Iran Confirms Receiving ‘Unreasonable’ U.S. Peace Plan as Mediators Aim For Imminent Meeting
A new report has revealed that Iran confirmed it received a U.S. proposal to try to stop the fast-moving conflict, but a senior Iranian diplomatic source expressed concern with the plan as mediators from other countries in the region aim for a meeting between the two countries this weekend.
The development came after conflicting public signals from Washington and Tehran. President Donald Trump said negotiations were underway and suggested a deal could be possible, while Iranian officials publicly rejected the idea that meaningful talks were already in progress. Reuters reported that a 15-point U.S. proposal had been delivered to Iran through Pakistan, and that Tehran was still reviewing it despite a sharply negative initial response.
According to Reuters, the U.S. framework includes sweeping demands: the removal of Iran’s enriched uranium stockpile, a halt to uranium enrichment, limits on ballistic missile activity, and an end to support for regional allied groups. In exchange, Washington is said to be offering significant sanctions relief and the prospect of broader diplomatic offramps. But from Tehran’s point of view, those terms appear to go well beyond a ceasefire and instead amount to a far-reaching restructuring of Iran’s military and nuclear posture.

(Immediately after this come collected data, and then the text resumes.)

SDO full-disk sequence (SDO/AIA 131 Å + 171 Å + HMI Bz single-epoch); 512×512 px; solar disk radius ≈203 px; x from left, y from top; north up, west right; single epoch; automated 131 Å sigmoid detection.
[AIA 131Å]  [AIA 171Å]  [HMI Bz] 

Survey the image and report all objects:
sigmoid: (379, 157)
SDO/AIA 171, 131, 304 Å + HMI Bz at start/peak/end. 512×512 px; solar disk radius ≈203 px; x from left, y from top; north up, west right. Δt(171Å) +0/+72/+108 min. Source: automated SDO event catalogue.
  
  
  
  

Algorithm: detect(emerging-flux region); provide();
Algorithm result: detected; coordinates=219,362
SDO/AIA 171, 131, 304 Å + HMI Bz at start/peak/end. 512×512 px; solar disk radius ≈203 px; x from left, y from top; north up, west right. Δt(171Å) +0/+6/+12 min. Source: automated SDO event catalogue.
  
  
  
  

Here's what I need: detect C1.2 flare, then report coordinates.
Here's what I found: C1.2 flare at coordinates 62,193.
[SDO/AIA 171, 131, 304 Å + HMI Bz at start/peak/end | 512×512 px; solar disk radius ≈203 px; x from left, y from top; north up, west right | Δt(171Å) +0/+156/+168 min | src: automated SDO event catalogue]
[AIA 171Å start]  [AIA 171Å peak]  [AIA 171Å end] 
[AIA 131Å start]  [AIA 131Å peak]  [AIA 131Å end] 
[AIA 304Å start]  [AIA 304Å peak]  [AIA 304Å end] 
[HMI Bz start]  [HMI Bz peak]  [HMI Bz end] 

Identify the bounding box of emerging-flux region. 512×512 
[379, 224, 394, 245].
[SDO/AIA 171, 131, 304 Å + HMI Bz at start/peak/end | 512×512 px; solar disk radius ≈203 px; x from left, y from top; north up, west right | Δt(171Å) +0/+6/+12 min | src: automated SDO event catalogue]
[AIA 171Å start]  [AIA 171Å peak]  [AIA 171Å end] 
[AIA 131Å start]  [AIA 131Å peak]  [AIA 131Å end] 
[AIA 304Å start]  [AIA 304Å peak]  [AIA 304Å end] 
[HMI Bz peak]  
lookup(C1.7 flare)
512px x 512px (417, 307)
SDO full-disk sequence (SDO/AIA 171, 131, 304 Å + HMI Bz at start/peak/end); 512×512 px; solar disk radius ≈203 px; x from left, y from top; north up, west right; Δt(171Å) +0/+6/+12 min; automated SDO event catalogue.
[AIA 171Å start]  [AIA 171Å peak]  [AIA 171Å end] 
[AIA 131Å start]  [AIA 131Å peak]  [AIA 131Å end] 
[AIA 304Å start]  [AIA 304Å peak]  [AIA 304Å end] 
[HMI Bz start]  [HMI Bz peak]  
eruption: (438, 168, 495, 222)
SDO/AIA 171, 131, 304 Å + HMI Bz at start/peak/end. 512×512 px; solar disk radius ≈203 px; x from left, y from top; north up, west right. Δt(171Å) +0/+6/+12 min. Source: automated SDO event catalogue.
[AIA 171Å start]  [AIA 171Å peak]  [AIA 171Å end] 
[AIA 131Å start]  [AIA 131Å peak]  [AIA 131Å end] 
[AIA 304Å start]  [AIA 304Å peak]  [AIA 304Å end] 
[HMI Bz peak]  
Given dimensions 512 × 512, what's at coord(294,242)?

That is where the talks risk running into a wall. Al Jazeera, citing a high-ranking Iranian diplomatic source who confirmed receipt of the U.S. plan, reported that Tehran felt the plan was “extremely maximalist and unreasonable.” The same source suggested that the proposal, at least in its current form, was not something Tehran could accept as the basis for immediate progress.
Even so, diplomacy is reportedly still on the table. Reuters reported that possible talks in Pakistan or Turkey were still under discussion, a sign that both sides may want to keep a channel open even while publicly hardening their positions. That matters because the fighting has already spilled across the region, rattled oil markets, and raised fears of a much broader war involving the United States, Israel, and Gulf states.
The uncertainty has also produced mixed messaging from Tehran. Ebrahim Zolfaqari, spokesperson for the unified command of Iran’s armed forces, Khatam al-Anbiya Central Headquarters, said, “Has the level of your inner struggle reached the stage of you negotiating with yourself?”
Iranian parliament speaker Mohammad Bagher Ghalibaf said he hoped the U.S. would not sacrifice its troops for Israeli Prime Minister Benjamin Netanyahu‘s “delusions,” and that Tehran is “closely monitoring all U.S. movements, especially troop deployments.”